Rwanda, in its statement on Sunday, said it considers the FDLR as a terrorist group whose elements are linked to the 1994 genocide, when about 1 million people, mostly of the Tutsi community and moderate Hutus, were killed by Hutu extremists in a span of 100 days.

"It was the U.S. Department of State which in December 2001 added FDLR -- then known as 'ALIR a.k.a.
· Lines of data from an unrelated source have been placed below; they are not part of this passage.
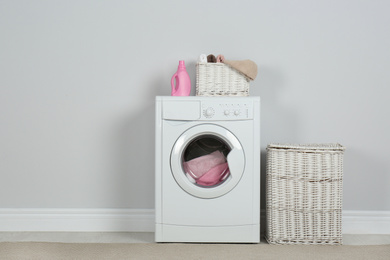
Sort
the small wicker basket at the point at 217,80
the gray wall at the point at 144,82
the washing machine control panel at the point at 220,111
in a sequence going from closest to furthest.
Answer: the washing machine control panel at the point at 220,111 → the small wicker basket at the point at 217,80 → the gray wall at the point at 144,82

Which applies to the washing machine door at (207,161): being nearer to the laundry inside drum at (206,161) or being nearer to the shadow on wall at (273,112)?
the laundry inside drum at (206,161)

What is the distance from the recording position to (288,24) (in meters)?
2.96

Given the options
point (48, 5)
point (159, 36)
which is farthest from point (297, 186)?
point (48, 5)

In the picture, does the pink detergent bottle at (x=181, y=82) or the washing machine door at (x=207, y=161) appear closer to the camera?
the washing machine door at (x=207, y=161)

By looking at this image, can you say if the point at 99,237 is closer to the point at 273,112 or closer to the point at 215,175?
the point at 215,175

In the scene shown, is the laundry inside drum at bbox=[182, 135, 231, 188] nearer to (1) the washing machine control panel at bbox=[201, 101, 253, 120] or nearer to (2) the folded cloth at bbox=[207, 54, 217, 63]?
(1) the washing machine control panel at bbox=[201, 101, 253, 120]

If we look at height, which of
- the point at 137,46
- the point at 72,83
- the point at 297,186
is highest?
the point at 137,46

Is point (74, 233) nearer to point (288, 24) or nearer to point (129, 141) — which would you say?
point (129, 141)

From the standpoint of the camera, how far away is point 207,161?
8.95 feet

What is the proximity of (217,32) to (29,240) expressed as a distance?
1643mm

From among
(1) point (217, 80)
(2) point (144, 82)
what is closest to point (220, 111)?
(1) point (217, 80)

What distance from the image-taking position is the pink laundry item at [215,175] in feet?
8.93

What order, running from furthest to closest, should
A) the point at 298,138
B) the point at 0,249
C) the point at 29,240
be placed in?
1. the point at 298,138
2. the point at 29,240
3. the point at 0,249

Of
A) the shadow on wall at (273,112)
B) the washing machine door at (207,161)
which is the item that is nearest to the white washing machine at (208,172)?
the washing machine door at (207,161)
Interahamwe, ex-FAR' -- to the Terrorist Exclusion List under the provisions of the Patriot Act, after the group murdered, and in some cases raped, eight Western tourists in Bwindi, Uganda, including two Americans," the Rwandan foreign ministry statement said.

"To characterize this genocidal and terrorist outfit merely as 'an armed group named as a 'negative force' by regional bodies and the government of the DRC' is a shocking and cynical act of realpolitik, which calls into question the ability of the United States to serve as a credible mediator in the Great Lakes Region," the statement said.

Rwanda, which has consistently denied accusations that it supports M23 rebels, said the U.S. statement "fundamentally distorts realities" in relation to the conflict in the eastern DRC.

It said that ensuring FDLR demobilization and repatriation to Rwanda is "a non-negotiable requirement to protect Rwanda's territorial integrity."

Since the first week of this month, amid mass displacements, 15 civilians have been killed and 29 injured following fresh fighting around Goma and Sake town, the United Nations High Commissioner for Refugees (UNHCR) said last week. About 135,000 internally displaced persons have fled Sake town to Goma.